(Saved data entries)
------------------------
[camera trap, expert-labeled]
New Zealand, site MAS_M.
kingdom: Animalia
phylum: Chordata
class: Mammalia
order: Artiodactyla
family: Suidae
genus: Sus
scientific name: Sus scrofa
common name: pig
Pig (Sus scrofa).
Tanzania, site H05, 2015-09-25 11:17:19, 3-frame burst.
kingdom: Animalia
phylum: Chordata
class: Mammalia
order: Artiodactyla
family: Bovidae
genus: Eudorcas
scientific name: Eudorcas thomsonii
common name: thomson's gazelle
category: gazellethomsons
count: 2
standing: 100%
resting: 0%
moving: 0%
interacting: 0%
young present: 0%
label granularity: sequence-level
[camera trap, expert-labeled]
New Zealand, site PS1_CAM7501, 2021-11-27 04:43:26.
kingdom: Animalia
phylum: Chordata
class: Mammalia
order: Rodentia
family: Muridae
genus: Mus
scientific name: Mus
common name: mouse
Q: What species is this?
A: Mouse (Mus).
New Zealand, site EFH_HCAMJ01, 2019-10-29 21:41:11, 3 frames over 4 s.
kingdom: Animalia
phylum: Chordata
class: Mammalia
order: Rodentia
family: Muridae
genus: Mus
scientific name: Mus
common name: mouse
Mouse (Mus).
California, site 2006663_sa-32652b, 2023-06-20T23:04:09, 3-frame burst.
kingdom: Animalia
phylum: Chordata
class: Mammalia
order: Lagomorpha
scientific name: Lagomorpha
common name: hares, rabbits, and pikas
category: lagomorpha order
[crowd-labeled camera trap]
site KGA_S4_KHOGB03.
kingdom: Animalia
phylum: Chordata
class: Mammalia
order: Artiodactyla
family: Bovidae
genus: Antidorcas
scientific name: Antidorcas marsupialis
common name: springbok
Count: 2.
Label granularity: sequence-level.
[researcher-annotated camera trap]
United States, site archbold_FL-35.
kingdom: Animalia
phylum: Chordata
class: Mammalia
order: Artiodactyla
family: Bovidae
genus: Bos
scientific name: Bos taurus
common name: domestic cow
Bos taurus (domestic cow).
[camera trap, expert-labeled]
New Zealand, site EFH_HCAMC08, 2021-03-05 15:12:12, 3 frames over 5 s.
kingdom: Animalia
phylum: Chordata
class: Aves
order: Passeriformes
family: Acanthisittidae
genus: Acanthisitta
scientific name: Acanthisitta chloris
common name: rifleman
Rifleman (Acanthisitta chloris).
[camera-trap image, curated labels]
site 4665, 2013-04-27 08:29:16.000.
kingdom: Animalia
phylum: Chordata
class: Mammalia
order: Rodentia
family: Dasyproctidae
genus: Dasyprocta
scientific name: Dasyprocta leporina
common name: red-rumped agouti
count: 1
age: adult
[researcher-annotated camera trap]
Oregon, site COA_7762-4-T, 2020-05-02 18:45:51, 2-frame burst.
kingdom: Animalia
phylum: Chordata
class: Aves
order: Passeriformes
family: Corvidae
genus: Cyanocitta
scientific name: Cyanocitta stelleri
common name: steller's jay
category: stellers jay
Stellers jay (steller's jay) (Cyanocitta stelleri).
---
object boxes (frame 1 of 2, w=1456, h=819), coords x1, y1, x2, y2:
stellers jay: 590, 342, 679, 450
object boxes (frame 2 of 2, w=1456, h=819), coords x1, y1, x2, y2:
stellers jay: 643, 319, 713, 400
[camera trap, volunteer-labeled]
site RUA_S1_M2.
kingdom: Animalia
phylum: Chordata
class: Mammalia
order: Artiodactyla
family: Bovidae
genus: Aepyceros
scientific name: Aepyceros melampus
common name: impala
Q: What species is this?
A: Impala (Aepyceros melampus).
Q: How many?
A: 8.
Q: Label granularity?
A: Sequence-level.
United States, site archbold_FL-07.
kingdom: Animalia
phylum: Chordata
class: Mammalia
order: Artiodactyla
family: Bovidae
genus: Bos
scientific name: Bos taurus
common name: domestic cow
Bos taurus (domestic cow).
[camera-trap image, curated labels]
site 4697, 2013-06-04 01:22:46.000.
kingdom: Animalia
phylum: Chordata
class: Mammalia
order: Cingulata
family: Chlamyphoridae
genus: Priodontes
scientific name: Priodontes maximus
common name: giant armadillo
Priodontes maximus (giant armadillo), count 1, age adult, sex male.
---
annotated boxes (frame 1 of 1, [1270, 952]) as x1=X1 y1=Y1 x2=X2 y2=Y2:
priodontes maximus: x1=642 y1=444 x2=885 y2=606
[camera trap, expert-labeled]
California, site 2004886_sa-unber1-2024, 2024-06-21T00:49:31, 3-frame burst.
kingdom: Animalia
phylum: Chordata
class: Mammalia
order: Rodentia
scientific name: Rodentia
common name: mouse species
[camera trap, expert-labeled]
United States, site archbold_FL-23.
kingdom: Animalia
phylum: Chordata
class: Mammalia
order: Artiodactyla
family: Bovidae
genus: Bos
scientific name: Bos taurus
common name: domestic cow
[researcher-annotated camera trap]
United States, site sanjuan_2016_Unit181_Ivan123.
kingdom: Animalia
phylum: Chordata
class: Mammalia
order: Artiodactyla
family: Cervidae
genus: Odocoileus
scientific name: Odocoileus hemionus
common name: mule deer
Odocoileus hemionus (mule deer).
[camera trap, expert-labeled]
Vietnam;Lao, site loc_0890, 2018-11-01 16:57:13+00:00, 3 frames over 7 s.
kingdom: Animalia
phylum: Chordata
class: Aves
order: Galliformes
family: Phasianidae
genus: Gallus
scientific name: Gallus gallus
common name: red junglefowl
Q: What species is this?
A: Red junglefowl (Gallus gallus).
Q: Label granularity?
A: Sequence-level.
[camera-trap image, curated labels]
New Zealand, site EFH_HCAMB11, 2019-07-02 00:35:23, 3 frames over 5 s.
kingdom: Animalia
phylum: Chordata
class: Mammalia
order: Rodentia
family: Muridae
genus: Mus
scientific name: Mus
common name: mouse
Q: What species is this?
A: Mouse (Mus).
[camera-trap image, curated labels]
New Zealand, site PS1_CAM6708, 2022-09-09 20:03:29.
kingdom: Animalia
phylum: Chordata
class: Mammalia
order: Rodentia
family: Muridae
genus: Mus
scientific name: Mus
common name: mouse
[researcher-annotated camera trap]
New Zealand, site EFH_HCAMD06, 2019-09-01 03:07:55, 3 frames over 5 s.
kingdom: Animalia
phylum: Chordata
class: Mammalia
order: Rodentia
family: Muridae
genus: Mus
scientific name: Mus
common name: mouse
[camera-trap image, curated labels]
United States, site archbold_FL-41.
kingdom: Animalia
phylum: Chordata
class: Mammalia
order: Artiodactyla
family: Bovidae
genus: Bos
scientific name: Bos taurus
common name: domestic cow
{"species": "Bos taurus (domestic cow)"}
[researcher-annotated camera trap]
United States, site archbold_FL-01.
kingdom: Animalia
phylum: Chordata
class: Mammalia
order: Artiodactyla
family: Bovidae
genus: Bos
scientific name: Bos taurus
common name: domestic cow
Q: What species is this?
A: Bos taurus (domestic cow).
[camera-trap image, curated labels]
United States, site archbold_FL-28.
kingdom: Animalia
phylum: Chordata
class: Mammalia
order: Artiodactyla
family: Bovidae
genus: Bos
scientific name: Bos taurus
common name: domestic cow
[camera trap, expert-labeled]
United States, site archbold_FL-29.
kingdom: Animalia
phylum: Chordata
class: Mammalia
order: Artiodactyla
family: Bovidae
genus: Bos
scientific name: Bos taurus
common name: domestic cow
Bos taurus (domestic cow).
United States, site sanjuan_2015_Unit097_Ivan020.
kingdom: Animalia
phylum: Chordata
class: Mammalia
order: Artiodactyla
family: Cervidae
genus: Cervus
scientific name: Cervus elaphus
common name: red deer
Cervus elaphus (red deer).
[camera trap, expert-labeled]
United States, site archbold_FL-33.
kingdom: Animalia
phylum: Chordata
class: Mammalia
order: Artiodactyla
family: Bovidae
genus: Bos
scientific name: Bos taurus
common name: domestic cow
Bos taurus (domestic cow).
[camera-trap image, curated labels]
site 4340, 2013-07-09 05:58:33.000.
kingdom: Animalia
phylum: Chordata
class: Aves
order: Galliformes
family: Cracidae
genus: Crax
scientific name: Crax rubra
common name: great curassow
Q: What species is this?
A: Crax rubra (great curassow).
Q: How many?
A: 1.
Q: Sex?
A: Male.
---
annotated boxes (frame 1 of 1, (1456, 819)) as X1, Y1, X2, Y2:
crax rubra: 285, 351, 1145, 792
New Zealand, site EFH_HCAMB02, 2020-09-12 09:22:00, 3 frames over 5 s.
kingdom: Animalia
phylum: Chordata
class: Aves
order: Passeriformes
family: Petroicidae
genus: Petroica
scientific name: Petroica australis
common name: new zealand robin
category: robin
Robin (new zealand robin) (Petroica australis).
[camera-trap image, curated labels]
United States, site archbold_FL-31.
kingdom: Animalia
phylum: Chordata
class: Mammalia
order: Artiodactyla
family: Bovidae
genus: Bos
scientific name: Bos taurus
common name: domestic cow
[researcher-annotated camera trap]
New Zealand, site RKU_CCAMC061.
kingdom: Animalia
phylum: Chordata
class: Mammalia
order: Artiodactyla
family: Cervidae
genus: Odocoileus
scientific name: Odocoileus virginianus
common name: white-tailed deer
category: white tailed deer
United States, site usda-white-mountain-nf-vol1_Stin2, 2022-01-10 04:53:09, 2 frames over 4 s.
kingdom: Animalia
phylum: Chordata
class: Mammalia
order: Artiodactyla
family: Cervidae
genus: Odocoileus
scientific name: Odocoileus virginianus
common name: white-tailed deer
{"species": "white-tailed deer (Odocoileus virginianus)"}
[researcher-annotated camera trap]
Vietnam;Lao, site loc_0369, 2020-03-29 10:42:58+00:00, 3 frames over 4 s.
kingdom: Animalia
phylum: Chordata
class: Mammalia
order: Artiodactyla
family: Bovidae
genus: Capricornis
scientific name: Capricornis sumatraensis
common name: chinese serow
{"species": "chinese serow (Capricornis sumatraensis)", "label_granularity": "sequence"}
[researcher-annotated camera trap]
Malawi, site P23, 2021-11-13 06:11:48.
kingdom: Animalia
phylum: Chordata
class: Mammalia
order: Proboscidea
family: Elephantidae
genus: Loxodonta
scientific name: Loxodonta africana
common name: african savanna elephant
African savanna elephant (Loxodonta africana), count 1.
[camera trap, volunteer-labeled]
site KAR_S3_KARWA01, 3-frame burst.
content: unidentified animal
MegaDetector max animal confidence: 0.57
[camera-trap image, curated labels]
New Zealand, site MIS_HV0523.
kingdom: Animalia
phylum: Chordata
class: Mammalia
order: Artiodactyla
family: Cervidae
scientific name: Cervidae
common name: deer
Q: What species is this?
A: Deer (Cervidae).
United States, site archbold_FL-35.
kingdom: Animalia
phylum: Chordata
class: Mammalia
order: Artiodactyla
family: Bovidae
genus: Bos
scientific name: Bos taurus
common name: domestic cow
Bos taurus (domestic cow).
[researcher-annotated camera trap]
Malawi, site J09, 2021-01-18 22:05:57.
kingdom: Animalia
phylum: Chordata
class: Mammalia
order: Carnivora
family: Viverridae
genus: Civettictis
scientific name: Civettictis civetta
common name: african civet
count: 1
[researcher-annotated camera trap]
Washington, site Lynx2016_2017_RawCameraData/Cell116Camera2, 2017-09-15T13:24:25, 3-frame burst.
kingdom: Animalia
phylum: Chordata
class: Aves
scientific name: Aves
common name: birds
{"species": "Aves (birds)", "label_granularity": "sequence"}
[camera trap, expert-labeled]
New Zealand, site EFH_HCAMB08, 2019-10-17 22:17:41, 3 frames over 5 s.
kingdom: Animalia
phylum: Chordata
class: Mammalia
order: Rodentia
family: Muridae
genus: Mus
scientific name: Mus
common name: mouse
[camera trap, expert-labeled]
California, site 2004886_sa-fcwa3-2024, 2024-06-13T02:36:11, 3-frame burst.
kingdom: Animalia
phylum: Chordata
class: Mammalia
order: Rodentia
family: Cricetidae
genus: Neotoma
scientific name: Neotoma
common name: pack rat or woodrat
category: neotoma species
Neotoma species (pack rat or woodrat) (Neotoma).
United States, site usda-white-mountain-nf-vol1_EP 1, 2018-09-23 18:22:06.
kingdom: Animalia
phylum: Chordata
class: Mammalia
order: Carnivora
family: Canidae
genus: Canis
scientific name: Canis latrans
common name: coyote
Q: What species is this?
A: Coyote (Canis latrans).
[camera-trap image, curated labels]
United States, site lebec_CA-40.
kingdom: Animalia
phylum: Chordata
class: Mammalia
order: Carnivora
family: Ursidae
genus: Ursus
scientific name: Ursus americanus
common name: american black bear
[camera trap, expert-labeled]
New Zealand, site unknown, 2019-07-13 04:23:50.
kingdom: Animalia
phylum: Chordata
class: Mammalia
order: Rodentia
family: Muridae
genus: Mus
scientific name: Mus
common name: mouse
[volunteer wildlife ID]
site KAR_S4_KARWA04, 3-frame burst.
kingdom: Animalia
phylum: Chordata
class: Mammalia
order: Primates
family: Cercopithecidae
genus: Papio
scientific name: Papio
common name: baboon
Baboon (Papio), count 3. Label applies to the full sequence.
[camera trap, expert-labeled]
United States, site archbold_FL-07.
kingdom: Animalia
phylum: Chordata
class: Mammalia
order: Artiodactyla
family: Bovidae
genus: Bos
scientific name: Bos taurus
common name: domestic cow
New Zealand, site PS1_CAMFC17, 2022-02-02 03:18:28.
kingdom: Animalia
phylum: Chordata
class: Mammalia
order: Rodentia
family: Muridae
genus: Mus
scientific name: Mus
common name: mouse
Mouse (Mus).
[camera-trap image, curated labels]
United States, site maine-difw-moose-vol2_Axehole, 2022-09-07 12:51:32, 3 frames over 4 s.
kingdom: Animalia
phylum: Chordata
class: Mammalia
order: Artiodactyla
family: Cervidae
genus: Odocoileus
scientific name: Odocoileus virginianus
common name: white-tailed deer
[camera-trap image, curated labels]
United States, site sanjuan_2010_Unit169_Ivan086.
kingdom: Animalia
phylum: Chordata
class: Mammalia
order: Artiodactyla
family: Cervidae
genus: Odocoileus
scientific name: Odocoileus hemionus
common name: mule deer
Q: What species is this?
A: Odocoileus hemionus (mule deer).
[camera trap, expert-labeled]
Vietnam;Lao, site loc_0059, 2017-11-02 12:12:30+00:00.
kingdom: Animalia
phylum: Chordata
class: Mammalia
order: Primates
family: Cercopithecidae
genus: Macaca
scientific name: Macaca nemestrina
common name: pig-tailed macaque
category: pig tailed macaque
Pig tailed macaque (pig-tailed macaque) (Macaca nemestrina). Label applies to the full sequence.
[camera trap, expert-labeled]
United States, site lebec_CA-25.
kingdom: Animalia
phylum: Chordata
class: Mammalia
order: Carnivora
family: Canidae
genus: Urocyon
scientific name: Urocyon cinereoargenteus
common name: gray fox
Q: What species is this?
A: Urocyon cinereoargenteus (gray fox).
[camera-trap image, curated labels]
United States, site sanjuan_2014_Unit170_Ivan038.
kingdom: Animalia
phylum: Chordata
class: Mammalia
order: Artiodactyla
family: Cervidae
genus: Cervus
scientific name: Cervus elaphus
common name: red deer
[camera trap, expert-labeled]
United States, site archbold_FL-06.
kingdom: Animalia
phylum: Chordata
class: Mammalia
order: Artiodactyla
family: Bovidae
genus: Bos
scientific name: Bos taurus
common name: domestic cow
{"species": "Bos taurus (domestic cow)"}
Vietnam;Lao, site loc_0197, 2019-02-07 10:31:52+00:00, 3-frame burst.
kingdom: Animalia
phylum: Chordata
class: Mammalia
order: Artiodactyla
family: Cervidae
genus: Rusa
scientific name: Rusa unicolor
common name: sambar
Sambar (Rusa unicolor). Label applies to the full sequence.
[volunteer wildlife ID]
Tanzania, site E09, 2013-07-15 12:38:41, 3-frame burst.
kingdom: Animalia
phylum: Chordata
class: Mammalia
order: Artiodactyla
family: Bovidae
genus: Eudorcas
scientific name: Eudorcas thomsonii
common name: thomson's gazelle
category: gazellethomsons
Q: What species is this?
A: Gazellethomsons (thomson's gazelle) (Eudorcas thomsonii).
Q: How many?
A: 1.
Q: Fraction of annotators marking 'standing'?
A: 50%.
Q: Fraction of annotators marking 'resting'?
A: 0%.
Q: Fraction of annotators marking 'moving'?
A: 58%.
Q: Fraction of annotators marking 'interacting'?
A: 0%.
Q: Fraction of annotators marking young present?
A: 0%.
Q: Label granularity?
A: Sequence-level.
------------------------
### [TASK OBJECTIVE]
Starting from the records above, filter out all lines except those containing the word "young".

### [SOLUTION]
young present: 0%
Q: Fraction of annotators marking young present?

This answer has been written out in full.